# START OF ITEMS
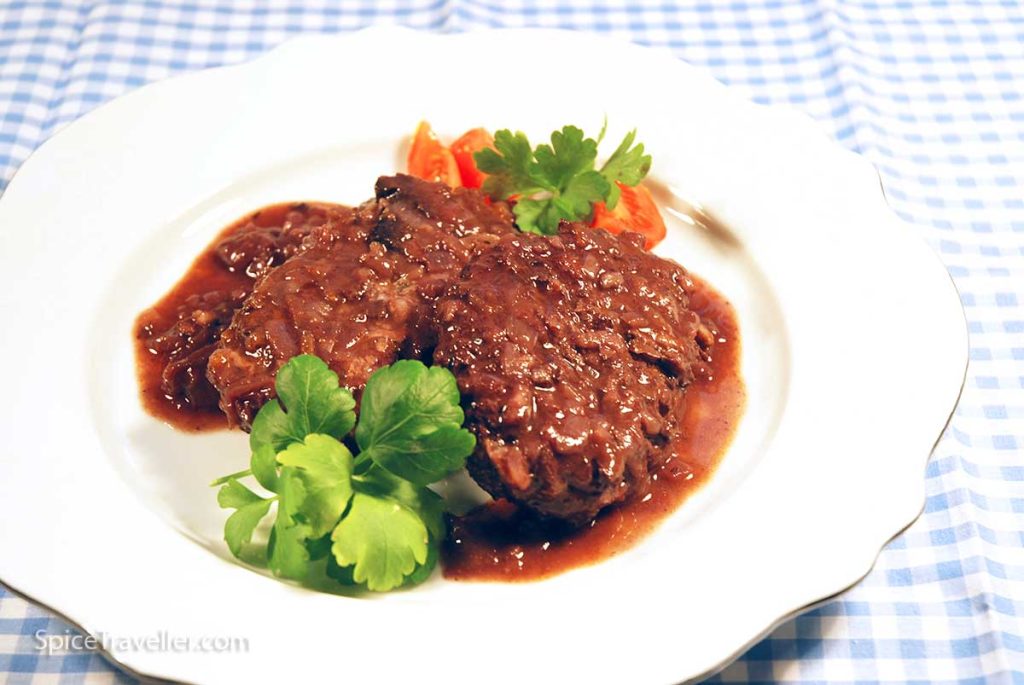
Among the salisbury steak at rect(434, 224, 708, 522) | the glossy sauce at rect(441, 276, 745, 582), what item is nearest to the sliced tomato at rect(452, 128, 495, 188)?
the salisbury steak at rect(434, 224, 708, 522)

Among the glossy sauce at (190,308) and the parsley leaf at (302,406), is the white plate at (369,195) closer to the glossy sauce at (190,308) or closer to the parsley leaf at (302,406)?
the glossy sauce at (190,308)

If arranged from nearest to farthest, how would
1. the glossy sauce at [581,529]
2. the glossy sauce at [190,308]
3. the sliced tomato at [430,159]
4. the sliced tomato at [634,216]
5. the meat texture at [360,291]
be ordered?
the glossy sauce at [581,529] → the meat texture at [360,291] → the glossy sauce at [190,308] → the sliced tomato at [634,216] → the sliced tomato at [430,159]

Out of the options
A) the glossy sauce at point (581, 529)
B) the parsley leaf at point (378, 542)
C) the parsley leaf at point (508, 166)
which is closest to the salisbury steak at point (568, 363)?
the glossy sauce at point (581, 529)

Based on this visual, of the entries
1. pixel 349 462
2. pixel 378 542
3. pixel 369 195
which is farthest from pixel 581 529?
pixel 369 195

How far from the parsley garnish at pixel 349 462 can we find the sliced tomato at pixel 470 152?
2519mm

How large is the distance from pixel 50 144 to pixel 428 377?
11.2 feet

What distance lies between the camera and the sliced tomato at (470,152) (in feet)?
21.8

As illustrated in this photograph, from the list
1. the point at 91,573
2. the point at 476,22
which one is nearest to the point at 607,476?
the point at 91,573

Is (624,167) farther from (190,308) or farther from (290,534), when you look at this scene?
(290,534)

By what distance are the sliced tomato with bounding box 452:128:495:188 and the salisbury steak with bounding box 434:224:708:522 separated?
140 cm

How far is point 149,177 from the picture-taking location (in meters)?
6.43

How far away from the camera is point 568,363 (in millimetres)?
4793

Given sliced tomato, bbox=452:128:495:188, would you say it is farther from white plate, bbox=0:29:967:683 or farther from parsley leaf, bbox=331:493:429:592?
parsley leaf, bbox=331:493:429:592

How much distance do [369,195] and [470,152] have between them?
736 millimetres
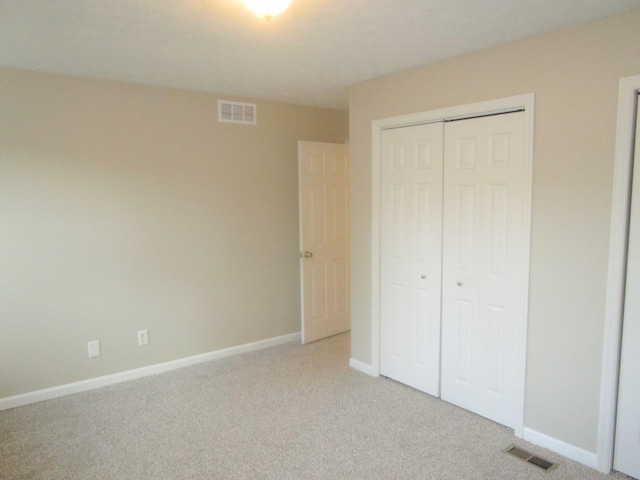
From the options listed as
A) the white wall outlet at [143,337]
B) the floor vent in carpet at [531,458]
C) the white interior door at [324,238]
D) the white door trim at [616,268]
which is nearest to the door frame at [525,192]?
the floor vent in carpet at [531,458]

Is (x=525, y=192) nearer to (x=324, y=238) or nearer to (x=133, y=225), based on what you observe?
(x=324, y=238)

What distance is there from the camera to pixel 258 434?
2.76m

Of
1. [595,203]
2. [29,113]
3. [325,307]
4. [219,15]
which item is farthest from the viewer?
[325,307]

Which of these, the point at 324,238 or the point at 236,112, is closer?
the point at 236,112

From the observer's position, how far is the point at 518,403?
2703 mm

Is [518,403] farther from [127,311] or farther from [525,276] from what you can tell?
[127,311]

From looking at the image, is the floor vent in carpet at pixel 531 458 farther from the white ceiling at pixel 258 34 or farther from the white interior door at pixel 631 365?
the white ceiling at pixel 258 34

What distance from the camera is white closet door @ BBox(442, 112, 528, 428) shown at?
8.73 ft

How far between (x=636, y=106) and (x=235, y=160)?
292cm

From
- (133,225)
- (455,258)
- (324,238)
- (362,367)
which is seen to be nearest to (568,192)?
(455,258)

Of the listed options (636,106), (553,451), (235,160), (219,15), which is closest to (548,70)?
(636,106)

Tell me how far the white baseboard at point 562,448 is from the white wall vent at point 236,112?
10.5 feet

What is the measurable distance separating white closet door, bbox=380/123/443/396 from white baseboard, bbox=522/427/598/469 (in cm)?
71

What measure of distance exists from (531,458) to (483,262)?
114 centimetres
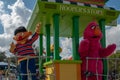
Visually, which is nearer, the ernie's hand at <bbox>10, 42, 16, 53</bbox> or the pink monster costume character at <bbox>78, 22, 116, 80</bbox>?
the pink monster costume character at <bbox>78, 22, 116, 80</bbox>

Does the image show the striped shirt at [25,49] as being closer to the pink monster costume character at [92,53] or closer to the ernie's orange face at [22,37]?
the ernie's orange face at [22,37]

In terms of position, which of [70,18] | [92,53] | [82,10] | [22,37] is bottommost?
[92,53]

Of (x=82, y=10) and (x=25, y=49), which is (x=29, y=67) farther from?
(x=82, y=10)

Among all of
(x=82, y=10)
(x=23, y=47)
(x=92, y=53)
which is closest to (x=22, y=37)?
(x=23, y=47)

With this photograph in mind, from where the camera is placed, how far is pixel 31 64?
7.23 metres

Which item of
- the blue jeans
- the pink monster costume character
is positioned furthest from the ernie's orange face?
the pink monster costume character

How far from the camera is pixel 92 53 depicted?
6895 mm

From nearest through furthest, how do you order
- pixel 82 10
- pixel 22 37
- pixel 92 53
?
pixel 92 53, pixel 82 10, pixel 22 37

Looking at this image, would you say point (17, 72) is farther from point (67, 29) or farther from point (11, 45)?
point (67, 29)

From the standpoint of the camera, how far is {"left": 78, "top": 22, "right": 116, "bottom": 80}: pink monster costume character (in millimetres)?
6707

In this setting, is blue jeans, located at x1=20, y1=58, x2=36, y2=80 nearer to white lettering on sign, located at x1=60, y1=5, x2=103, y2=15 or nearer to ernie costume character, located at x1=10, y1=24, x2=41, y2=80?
ernie costume character, located at x1=10, y1=24, x2=41, y2=80

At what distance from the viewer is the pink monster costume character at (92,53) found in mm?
6707

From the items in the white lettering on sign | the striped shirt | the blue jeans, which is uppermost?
the white lettering on sign

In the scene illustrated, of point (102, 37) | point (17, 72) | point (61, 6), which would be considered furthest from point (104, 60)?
point (17, 72)
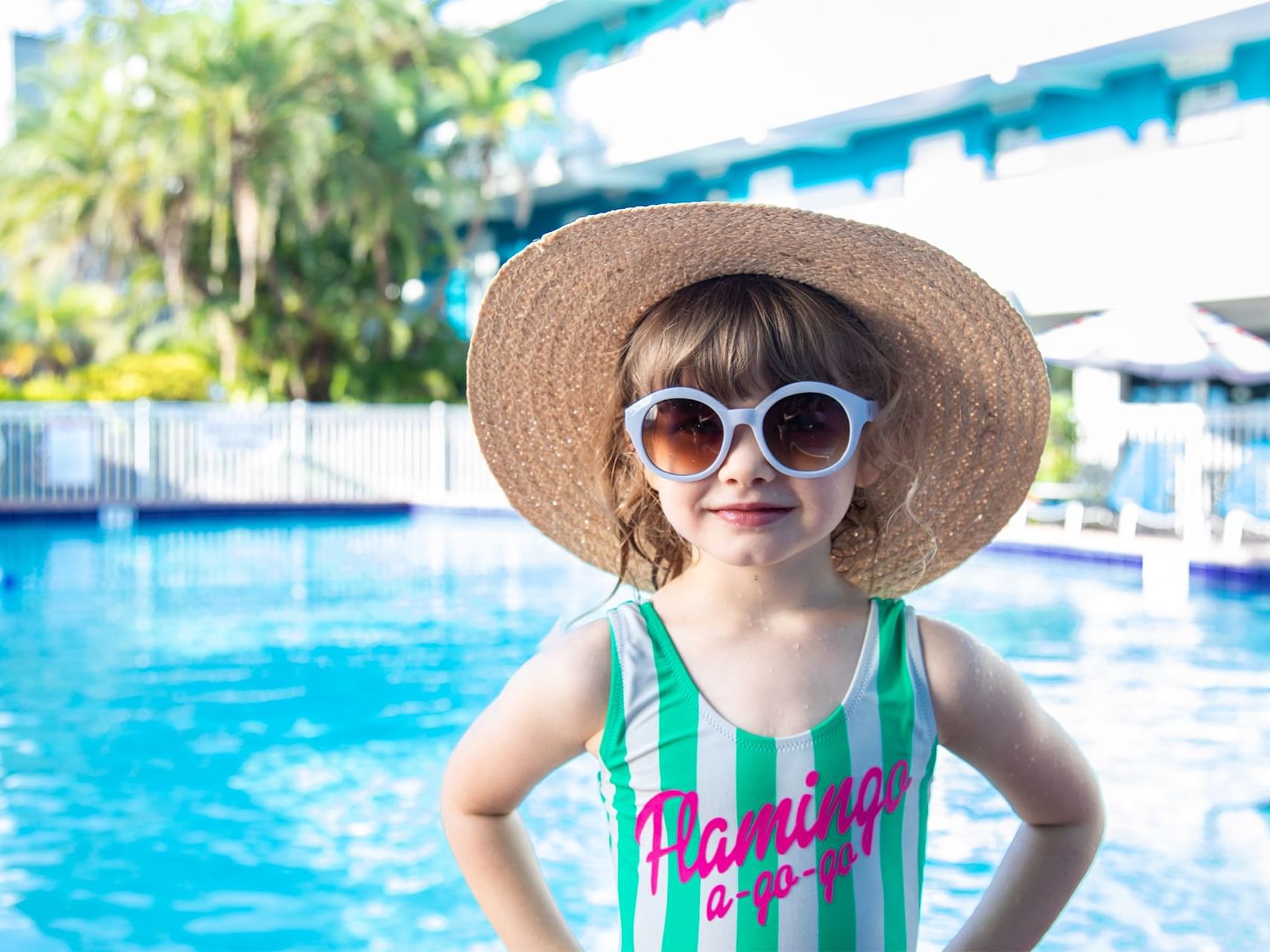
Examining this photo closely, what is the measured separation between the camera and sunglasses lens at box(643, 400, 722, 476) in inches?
55.6

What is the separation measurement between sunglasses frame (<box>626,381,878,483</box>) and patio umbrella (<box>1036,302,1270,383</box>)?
11602 mm

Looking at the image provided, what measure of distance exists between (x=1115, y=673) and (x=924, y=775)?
6590 millimetres

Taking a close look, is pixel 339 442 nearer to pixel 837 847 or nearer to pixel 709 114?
pixel 709 114

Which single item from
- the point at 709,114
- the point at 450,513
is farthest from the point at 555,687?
the point at 709,114

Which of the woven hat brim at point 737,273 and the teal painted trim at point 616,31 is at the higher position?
the teal painted trim at point 616,31

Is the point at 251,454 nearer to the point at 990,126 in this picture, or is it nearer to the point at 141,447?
the point at 141,447

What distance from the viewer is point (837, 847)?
1382 millimetres

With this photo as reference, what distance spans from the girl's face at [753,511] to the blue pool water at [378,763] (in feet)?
9.47

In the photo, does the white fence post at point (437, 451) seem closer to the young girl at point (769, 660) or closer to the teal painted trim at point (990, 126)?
the teal painted trim at point (990, 126)

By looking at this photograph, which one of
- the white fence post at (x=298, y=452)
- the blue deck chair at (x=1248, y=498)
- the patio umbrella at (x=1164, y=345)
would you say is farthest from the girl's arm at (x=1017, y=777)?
the white fence post at (x=298, y=452)

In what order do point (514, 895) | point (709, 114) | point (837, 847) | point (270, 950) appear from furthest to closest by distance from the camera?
point (709, 114) → point (270, 950) → point (514, 895) → point (837, 847)

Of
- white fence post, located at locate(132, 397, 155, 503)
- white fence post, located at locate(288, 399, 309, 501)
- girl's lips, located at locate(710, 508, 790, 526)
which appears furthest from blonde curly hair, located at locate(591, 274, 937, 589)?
white fence post, located at locate(288, 399, 309, 501)

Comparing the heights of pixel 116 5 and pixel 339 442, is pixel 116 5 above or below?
above

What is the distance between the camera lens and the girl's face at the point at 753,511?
1396 millimetres
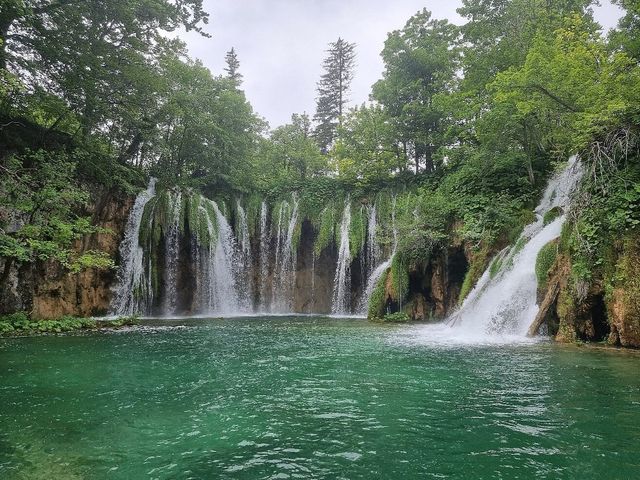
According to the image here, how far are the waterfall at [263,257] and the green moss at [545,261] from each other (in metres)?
17.4

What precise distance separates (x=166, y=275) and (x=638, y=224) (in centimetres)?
2091

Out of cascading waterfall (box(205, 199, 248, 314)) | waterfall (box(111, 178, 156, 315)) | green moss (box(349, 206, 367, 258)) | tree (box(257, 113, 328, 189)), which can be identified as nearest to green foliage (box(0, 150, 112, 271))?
waterfall (box(111, 178, 156, 315))

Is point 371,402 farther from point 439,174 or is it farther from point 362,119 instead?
point 362,119

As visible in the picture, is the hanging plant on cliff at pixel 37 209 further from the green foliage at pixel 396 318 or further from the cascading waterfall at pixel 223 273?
the green foliage at pixel 396 318

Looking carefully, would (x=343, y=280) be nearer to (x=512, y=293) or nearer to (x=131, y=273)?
(x=131, y=273)

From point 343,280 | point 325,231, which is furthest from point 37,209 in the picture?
point 343,280

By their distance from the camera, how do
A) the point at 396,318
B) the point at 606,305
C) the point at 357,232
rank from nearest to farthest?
the point at 606,305
the point at 396,318
the point at 357,232

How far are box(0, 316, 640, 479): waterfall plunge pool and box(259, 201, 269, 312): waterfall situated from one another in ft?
55.1

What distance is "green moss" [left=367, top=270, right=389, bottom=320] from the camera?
64.3 ft

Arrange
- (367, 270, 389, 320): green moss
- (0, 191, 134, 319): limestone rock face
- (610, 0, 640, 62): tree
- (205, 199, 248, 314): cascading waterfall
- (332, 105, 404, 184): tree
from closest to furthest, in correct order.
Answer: (610, 0, 640, 62): tree
(0, 191, 134, 319): limestone rock face
(367, 270, 389, 320): green moss
(205, 199, 248, 314): cascading waterfall
(332, 105, 404, 184): tree

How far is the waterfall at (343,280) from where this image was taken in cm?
2453

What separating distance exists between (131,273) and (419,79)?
20.0m

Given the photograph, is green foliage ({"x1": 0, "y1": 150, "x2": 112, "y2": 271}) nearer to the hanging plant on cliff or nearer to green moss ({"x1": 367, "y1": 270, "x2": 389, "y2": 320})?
the hanging plant on cliff

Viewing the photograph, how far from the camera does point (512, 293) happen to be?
496 inches
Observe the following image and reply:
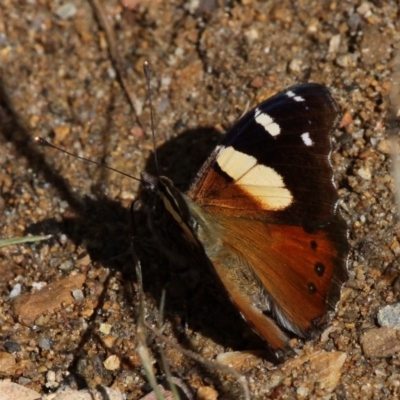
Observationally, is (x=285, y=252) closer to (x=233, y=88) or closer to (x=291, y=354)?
(x=291, y=354)

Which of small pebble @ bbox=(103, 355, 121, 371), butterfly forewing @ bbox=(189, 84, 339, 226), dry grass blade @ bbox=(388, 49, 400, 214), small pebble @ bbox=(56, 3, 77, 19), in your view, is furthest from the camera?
small pebble @ bbox=(56, 3, 77, 19)

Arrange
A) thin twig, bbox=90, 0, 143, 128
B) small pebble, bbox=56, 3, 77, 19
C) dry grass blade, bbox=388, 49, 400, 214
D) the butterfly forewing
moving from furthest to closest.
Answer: small pebble, bbox=56, 3, 77, 19, thin twig, bbox=90, 0, 143, 128, dry grass blade, bbox=388, 49, 400, 214, the butterfly forewing

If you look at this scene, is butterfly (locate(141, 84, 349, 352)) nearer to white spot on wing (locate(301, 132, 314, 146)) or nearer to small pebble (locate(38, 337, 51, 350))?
white spot on wing (locate(301, 132, 314, 146))

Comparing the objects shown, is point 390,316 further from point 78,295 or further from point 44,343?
point 44,343

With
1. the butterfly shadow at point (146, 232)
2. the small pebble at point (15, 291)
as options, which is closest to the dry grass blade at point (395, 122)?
the butterfly shadow at point (146, 232)

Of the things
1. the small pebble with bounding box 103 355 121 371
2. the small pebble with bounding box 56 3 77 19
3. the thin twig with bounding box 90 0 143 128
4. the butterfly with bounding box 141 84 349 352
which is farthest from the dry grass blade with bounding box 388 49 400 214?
the small pebble with bounding box 56 3 77 19

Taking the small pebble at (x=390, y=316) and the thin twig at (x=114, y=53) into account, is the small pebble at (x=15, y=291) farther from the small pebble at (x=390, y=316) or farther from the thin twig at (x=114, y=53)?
the small pebble at (x=390, y=316)

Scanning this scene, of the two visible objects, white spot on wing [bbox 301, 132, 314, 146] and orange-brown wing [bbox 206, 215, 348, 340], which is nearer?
orange-brown wing [bbox 206, 215, 348, 340]
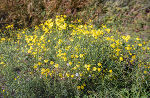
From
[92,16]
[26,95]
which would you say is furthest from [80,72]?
[92,16]

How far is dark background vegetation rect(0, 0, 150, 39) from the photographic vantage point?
4.38 m

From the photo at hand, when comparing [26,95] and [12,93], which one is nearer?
[26,95]

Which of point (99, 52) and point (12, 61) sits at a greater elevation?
point (99, 52)

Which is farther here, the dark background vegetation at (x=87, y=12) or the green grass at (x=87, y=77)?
the dark background vegetation at (x=87, y=12)

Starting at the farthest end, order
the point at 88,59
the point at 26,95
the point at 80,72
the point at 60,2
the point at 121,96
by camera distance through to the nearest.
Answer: the point at 60,2
the point at 88,59
the point at 80,72
the point at 26,95
the point at 121,96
# END OF ITEMS
The lines to repeat run from the line containing "Of the things" through the last line of the material above; give them exactly, without the pictures.

Of the things
1. the small pebble with bounding box 103 355 121 371
2. the small pebble with bounding box 56 3 77 19
3. the thin twig with bounding box 90 0 143 128
4. the butterfly with bounding box 141 84 349 352
which is farthest from the dry grass blade with bounding box 388 49 400 214?
the small pebble with bounding box 56 3 77 19

Taking the small pebble at (x=390, y=316) and the thin twig at (x=114, y=53) into account, is the small pebble at (x=15, y=291) farther from the small pebble at (x=390, y=316) or farther from the thin twig at (x=114, y=53)?
the small pebble at (x=390, y=316)

Scanning this scene, of the two visible objects, white spot on wing [bbox 301, 132, 314, 146] and orange-brown wing [bbox 206, 215, 348, 340], which is nearer?
orange-brown wing [bbox 206, 215, 348, 340]
From
[92,16]
[26,95]
which would you say is furthest from [80,72]?
[92,16]

How far is dark background vegetation rect(0, 0, 150, 39) from the photographic vantage point?
4.38 m

From the photo at hand, when comparing [26,95] and [12,93], which one is nearer?
[26,95]

Which of point (99, 52) and point (12, 61) sits at a greater elevation?
point (99, 52)

Which is farther here, the dark background vegetation at (x=87, y=12) or the green grass at (x=87, y=77)?
the dark background vegetation at (x=87, y=12)

Starting at the farthest end, order
the point at 88,59
the point at 26,95
the point at 80,72
the point at 60,2
the point at 121,96
by camera distance through to the nearest.
Answer: the point at 60,2
the point at 88,59
the point at 80,72
the point at 26,95
the point at 121,96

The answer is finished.